An important stage of diagnosis is the distinction of Parkinson’s disease with other neurological diseases and psychopathological syndromes accompanied by similar symptoms. It is carried out in two stages. Initially, criteria are used to exclude Parkinson’s disease (the presence of encephalitis, repeated TBI or strokes in the anamnesis, cerebellar disorders, early dementia and some other signs).
Then apply criteria confirming the presence of this pathology (effectiveness of levodopa, asymmetry of symptoms, rest tremor). As part of the additional examination , the following diagnostic procedures are performed:
- MRI of the brain. It is informative in determining the causes of secondary parkinsonism, olivopontocerebellar degeneration, spinocerebellar ataxia, Huntington’s chorea.
- CT scan of the brain. As a rule, it provides less data, is used for tumors, hydrocephalus, stroke and some other diseases that provoke bradykinesia.
- Laboratory tests. Verification of Huntington’s chorea, spinocerebellar ataxia, Wilson’s disease is performed by genetic diagnosis. With infectious pathologies, PCR tests may be required, with hypothyroidism – tests for thyroid hormones, with atherosclerosis – a biochemical blood test.
In addition, the examination plan may include electroencephalography, rheoencephalography and other techniques. Patients with olivopontocerebellar degeneration are advised to consult an ophthalmologist.
In the early stages of Parkinson’s disease, dopamine receptor agonists and selective MAO inhibitors in the form of monotherapy or in different combinations are the best option. This approach makes it possible to delay the use of levodopa drugs, which are more often prescribed after 60 years. Subsequently, due to a decrease in the effectiveness of levodopa, an increase in medication intake or complex therapy with the use of several medications is required.
In secondary Parkinsonism, the effect of levodopa is relatively weak, although it can be used during treatment. The appointment of one or more dopaminomimetics is practiced. Therapeutic measures also include the impact on the cause of the disease. Patients with poisoning are detoxified, with the consequences of hypoxia, infections and TBI, neurometabolites and oxygen therapy are used. In case of vascular damage, vascular agents are indicated.

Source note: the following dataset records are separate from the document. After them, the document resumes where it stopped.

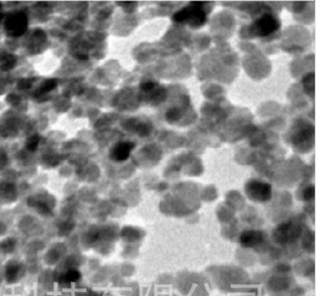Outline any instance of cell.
I'll use <instances>...</instances> for the list:
<instances>
[{"label": "cell", "instance_id": "8", "mask_svg": "<svg viewBox=\"0 0 316 296\" xmlns=\"http://www.w3.org/2000/svg\"><path fill=\"white\" fill-rule=\"evenodd\" d=\"M57 86V82L55 80H49V81H46L40 88V93H46V92H49L51 90H53L54 88H56Z\"/></svg>", "mask_w": 316, "mask_h": 296}, {"label": "cell", "instance_id": "3", "mask_svg": "<svg viewBox=\"0 0 316 296\" xmlns=\"http://www.w3.org/2000/svg\"><path fill=\"white\" fill-rule=\"evenodd\" d=\"M246 192L250 199L258 202H265L271 197L270 185L258 180H252L246 185Z\"/></svg>", "mask_w": 316, "mask_h": 296}, {"label": "cell", "instance_id": "6", "mask_svg": "<svg viewBox=\"0 0 316 296\" xmlns=\"http://www.w3.org/2000/svg\"><path fill=\"white\" fill-rule=\"evenodd\" d=\"M263 241L262 234L260 232H246L242 238V242H245L248 246H255Z\"/></svg>", "mask_w": 316, "mask_h": 296}, {"label": "cell", "instance_id": "7", "mask_svg": "<svg viewBox=\"0 0 316 296\" xmlns=\"http://www.w3.org/2000/svg\"><path fill=\"white\" fill-rule=\"evenodd\" d=\"M16 63L15 57L7 54H3L0 56V68L2 70H9L11 69L14 64Z\"/></svg>", "mask_w": 316, "mask_h": 296}, {"label": "cell", "instance_id": "10", "mask_svg": "<svg viewBox=\"0 0 316 296\" xmlns=\"http://www.w3.org/2000/svg\"><path fill=\"white\" fill-rule=\"evenodd\" d=\"M0 19H1V15H0Z\"/></svg>", "mask_w": 316, "mask_h": 296}, {"label": "cell", "instance_id": "9", "mask_svg": "<svg viewBox=\"0 0 316 296\" xmlns=\"http://www.w3.org/2000/svg\"><path fill=\"white\" fill-rule=\"evenodd\" d=\"M39 139H40V138H39L38 135H34V136H32V137H30L28 139V141H27V148H28L29 150H31V151L36 150V148L38 146Z\"/></svg>", "mask_w": 316, "mask_h": 296}, {"label": "cell", "instance_id": "5", "mask_svg": "<svg viewBox=\"0 0 316 296\" xmlns=\"http://www.w3.org/2000/svg\"><path fill=\"white\" fill-rule=\"evenodd\" d=\"M133 148H134V143L132 142H129V141L118 142L111 148V150L109 152V157L110 159L116 162L125 161L130 157L131 152L132 151Z\"/></svg>", "mask_w": 316, "mask_h": 296}, {"label": "cell", "instance_id": "1", "mask_svg": "<svg viewBox=\"0 0 316 296\" xmlns=\"http://www.w3.org/2000/svg\"><path fill=\"white\" fill-rule=\"evenodd\" d=\"M205 3L203 2H191L188 6L184 7L173 15V20L180 23L188 24L192 27H199L205 24L207 14L204 9Z\"/></svg>", "mask_w": 316, "mask_h": 296}, {"label": "cell", "instance_id": "4", "mask_svg": "<svg viewBox=\"0 0 316 296\" xmlns=\"http://www.w3.org/2000/svg\"><path fill=\"white\" fill-rule=\"evenodd\" d=\"M5 29L10 36H20L27 29V16L23 12L10 14L5 21Z\"/></svg>", "mask_w": 316, "mask_h": 296}, {"label": "cell", "instance_id": "2", "mask_svg": "<svg viewBox=\"0 0 316 296\" xmlns=\"http://www.w3.org/2000/svg\"><path fill=\"white\" fill-rule=\"evenodd\" d=\"M280 21L272 14H263L262 17L255 20V22L251 25V32L255 36L259 37H266L275 31L280 29Z\"/></svg>", "mask_w": 316, "mask_h": 296}]
</instances>
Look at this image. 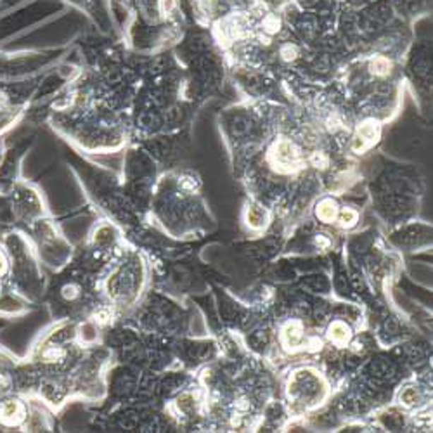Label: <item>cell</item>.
I'll list each match as a JSON object with an SVG mask.
<instances>
[{
    "mask_svg": "<svg viewBox=\"0 0 433 433\" xmlns=\"http://www.w3.org/2000/svg\"><path fill=\"white\" fill-rule=\"evenodd\" d=\"M144 283V267L140 258L121 260L106 279V295L116 307H128L138 300Z\"/></svg>",
    "mask_w": 433,
    "mask_h": 433,
    "instance_id": "cell-1",
    "label": "cell"
},
{
    "mask_svg": "<svg viewBox=\"0 0 433 433\" xmlns=\"http://www.w3.org/2000/svg\"><path fill=\"white\" fill-rule=\"evenodd\" d=\"M288 398H293V404L298 408L310 409L321 404L326 397V383L317 373L310 370H300L290 376L286 386Z\"/></svg>",
    "mask_w": 433,
    "mask_h": 433,
    "instance_id": "cell-2",
    "label": "cell"
},
{
    "mask_svg": "<svg viewBox=\"0 0 433 433\" xmlns=\"http://www.w3.org/2000/svg\"><path fill=\"white\" fill-rule=\"evenodd\" d=\"M28 420V408L20 397L6 395L0 398V423L6 427H20Z\"/></svg>",
    "mask_w": 433,
    "mask_h": 433,
    "instance_id": "cell-3",
    "label": "cell"
},
{
    "mask_svg": "<svg viewBox=\"0 0 433 433\" xmlns=\"http://www.w3.org/2000/svg\"><path fill=\"white\" fill-rule=\"evenodd\" d=\"M326 338H328L335 347L343 348L350 345L352 338H354V333H352L350 324H348L347 321H343V319H335V321L328 326V329H326Z\"/></svg>",
    "mask_w": 433,
    "mask_h": 433,
    "instance_id": "cell-4",
    "label": "cell"
},
{
    "mask_svg": "<svg viewBox=\"0 0 433 433\" xmlns=\"http://www.w3.org/2000/svg\"><path fill=\"white\" fill-rule=\"evenodd\" d=\"M315 219L319 220L321 224H326V226H331V224L336 222L338 214H340V205L335 197H322L314 208Z\"/></svg>",
    "mask_w": 433,
    "mask_h": 433,
    "instance_id": "cell-5",
    "label": "cell"
},
{
    "mask_svg": "<svg viewBox=\"0 0 433 433\" xmlns=\"http://www.w3.org/2000/svg\"><path fill=\"white\" fill-rule=\"evenodd\" d=\"M423 401H425V395H423V390H421L420 386L405 385L404 389L398 390L397 402H398V405H402V408H405V409L421 408Z\"/></svg>",
    "mask_w": 433,
    "mask_h": 433,
    "instance_id": "cell-6",
    "label": "cell"
},
{
    "mask_svg": "<svg viewBox=\"0 0 433 433\" xmlns=\"http://www.w3.org/2000/svg\"><path fill=\"white\" fill-rule=\"evenodd\" d=\"M245 224L252 231L265 229L269 224L267 212H265L262 207H258V205H252V207L246 208L245 212Z\"/></svg>",
    "mask_w": 433,
    "mask_h": 433,
    "instance_id": "cell-7",
    "label": "cell"
},
{
    "mask_svg": "<svg viewBox=\"0 0 433 433\" xmlns=\"http://www.w3.org/2000/svg\"><path fill=\"white\" fill-rule=\"evenodd\" d=\"M357 222H359V212L350 207L340 208V214H338V219L335 222L340 229H352V227L357 226Z\"/></svg>",
    "mask_w": 433,
    "mask_h": 433,
    "instance_id": "cell-8",
    "label": "cell"
},
{
    "mask_svg": "<svg viewBox=\"0 0 433 433\" xmlns=\"http://www.w3.org/2000/svg\"><path fill=\"white\" fill-rule=\"evenodd\" d=\"M9 272V258H7L6 253L2 252V248H0V277H4Z\"/></svg>",
    "mask_w": 433,
    "mask_h": 433,
    "instance_id": "cell-9",
    "label": "cell"
}]
</instances>
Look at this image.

There is no specific treatment for olivopontocerebellar degeneration, Huntington’s chorea and spinocerebellar ataxia. Neurometabolites and vitamin preparations are recommended for OPCD. To reduce the severity of bradykinesia, central cholinolytics are effective. In spinocerebellar ataxia, nootropics, vitamins, and metabolic stimulants are used. Patients with Huntington’s chorea require medications to reduce the activity of the dopaminergic system.
All patients with bradykinesia are recommended massage, special complexes of physical therapy to improve the motor sphere, increase the ability to self-care. In some cases, electrical stimulation is useful. In the terminal stage, constant care is required, prevention of bedsores.
In patients with Parkinson’s disease, the presence of pronounced symptoms with insufficient effectiveness of drug therapy or the development of severe adverse reactions is considered as indications for surgery. Deep brain stimulation, stereotactic pallidotomy or cryothalamotomy is performed. With akinetic-rigid syndrome, electrical stimulation of the pale ball is sometimes performed.
Carotid artery stenting or carotid endarterectomy is recommended for patients with chronic cerebral ischemia due to damage to the main vessels. Intracerebral tumors are excised. In hydrocephalus, endoscopic ventriculocysternostomy and external ventricular drainage are performed. Cystoperitoneal, lumboperitoneal or ventriculoperitoneal bypass surgery is also possible.